Direction: Copy every line from the one containing "What is the distance" through the last line of the records below, both included, and nothing else.

Task data:
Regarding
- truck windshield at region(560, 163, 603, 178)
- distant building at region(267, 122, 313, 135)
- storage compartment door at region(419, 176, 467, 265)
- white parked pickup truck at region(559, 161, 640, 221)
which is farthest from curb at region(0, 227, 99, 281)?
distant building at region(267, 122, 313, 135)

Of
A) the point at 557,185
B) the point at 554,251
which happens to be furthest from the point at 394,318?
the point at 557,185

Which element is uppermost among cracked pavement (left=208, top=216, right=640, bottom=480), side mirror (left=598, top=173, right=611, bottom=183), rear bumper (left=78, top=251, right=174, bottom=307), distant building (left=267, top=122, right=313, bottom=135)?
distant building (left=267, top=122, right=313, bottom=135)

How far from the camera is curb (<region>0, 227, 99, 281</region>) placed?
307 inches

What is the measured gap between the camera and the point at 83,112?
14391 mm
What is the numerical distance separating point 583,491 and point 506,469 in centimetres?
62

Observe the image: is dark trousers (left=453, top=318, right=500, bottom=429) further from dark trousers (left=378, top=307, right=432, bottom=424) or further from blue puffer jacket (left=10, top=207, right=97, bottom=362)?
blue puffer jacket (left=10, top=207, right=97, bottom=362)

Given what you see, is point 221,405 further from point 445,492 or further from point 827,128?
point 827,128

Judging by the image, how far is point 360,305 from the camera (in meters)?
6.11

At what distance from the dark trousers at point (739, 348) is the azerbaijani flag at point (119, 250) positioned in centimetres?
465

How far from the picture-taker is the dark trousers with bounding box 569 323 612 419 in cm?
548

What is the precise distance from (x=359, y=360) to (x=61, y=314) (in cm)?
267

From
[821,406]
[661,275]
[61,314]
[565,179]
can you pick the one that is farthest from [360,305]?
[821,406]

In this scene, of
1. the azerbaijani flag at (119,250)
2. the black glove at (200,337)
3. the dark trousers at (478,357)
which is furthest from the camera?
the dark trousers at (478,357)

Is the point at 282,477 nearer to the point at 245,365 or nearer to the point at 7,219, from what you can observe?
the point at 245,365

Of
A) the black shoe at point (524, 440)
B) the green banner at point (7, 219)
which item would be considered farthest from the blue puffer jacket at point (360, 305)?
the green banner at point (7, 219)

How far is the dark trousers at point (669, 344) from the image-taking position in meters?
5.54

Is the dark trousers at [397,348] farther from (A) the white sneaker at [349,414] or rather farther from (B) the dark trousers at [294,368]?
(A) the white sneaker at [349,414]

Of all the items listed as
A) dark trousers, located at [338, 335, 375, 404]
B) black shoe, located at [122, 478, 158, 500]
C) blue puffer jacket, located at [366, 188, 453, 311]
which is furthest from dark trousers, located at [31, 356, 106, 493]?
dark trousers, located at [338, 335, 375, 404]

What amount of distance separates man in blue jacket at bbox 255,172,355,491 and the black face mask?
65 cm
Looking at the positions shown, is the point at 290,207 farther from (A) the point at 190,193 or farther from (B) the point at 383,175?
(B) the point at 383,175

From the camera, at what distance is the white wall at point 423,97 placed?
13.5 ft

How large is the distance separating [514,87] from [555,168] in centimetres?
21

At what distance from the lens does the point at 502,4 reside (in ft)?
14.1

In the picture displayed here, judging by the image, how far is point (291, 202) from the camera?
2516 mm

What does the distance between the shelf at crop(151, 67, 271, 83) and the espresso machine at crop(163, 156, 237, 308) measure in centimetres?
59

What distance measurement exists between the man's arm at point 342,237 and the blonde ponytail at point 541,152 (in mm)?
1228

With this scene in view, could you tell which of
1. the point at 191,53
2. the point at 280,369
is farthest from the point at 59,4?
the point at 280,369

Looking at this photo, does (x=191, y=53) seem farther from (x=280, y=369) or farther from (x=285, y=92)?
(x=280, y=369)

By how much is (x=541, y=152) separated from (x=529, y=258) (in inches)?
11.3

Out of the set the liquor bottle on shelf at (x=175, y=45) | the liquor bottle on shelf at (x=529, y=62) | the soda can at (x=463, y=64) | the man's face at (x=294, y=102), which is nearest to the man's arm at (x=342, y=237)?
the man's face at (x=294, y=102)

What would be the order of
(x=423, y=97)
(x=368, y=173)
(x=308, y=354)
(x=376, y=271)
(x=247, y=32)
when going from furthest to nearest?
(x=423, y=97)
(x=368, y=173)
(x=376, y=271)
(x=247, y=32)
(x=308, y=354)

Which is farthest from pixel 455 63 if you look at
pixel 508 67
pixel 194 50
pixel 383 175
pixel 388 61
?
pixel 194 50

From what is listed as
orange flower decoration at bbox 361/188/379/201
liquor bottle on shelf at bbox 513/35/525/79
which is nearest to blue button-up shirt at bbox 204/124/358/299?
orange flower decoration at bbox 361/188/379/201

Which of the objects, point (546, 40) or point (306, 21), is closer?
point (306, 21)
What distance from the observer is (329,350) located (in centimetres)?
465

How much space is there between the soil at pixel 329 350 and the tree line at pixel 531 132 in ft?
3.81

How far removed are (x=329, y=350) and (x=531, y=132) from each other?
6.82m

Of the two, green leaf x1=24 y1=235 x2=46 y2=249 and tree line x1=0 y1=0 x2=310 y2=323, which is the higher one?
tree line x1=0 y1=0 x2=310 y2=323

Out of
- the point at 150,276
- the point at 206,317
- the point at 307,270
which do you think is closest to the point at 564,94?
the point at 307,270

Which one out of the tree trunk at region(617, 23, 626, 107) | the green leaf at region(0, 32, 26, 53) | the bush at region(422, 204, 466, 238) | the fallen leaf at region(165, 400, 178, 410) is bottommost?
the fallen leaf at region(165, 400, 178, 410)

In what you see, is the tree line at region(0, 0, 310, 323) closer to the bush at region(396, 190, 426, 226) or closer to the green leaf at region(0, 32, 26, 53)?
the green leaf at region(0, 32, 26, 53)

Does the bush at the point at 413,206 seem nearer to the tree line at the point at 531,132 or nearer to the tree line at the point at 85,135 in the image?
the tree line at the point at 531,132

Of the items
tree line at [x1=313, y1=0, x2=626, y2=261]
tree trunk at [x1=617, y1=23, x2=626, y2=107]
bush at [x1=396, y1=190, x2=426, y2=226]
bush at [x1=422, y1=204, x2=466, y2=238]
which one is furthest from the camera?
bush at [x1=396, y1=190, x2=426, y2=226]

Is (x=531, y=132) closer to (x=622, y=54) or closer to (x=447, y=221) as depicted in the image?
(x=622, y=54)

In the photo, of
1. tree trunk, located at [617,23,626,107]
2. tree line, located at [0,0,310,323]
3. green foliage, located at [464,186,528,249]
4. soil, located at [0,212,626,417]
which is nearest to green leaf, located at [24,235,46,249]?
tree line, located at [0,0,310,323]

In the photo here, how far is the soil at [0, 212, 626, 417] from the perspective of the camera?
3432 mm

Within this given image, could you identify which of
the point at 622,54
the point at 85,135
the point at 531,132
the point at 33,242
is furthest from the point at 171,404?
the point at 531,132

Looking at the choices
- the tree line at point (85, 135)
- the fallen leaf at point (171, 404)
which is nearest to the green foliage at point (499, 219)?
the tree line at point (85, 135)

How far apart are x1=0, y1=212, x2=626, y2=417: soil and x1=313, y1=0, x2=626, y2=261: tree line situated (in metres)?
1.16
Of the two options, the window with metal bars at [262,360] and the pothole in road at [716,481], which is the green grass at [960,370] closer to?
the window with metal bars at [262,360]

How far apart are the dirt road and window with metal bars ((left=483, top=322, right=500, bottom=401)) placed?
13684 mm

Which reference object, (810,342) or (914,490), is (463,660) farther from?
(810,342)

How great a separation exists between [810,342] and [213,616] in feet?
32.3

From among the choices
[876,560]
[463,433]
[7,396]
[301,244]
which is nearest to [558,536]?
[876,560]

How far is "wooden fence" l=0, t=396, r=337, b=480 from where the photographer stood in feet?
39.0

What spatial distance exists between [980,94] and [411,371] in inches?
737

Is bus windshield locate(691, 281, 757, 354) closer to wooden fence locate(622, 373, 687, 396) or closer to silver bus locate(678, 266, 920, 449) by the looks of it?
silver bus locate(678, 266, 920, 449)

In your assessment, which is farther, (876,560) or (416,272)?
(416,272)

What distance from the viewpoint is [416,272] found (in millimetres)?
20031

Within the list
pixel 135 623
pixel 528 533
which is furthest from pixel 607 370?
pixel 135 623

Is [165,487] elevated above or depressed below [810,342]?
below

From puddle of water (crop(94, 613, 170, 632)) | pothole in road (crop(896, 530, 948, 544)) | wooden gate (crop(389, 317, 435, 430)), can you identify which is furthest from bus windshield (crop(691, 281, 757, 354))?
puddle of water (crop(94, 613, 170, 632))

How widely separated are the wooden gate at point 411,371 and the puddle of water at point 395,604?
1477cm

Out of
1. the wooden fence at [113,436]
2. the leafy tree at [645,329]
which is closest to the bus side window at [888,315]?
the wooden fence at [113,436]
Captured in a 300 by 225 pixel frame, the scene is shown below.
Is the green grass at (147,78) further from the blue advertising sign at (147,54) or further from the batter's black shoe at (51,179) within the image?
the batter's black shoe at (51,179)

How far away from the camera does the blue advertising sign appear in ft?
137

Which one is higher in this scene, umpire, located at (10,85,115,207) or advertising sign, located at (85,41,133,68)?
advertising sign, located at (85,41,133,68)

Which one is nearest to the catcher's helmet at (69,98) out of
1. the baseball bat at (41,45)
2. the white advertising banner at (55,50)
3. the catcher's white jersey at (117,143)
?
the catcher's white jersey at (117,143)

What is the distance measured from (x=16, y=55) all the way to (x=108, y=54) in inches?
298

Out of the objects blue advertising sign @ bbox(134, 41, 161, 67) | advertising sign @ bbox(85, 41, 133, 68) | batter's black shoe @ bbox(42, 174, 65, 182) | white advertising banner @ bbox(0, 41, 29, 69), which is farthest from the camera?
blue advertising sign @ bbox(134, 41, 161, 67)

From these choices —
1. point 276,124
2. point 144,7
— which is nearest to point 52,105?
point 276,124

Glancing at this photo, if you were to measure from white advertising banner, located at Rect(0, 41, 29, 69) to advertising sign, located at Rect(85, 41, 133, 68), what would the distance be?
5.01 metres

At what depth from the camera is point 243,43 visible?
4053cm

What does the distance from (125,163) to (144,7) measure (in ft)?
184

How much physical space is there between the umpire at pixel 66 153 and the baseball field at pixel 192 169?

Written response:
What is the distance measured from (x=16, y=55) all the way to (x=108, y=54) in inches?
298

Out of the objects blue advertising sign @ bbox(134, 41, 161, 67) | advertising sign @ bbox(85, 41, 133, 68) | batter's black shoe @ bbox(42, 174, 65, 182) | white advertising banner @ bbox(0, 41, 29, 69), which is farthest from the camera?
blue advertising sign @ bbox(134, 41, 161, 67)

From these choices —
1. point 276,124
2. point 144,7
— which is nearest to point 52,105?
point 276,124

Glancing at this photo, if you were to measure from white advertising banner, located at Rect(0, 41, 29, 69) to advertising sign, located at Rect(85, 41, 133, 68), what would the distance be?
5.01 metres

At what depth from the camera is point 243,43 visible?
4053cm

What does the distance from (125,163) to (144,7) measure (in ft)?
184

How much physical space is there between the umpire at pixel 66 153 and the baseball field at pixel 192 169?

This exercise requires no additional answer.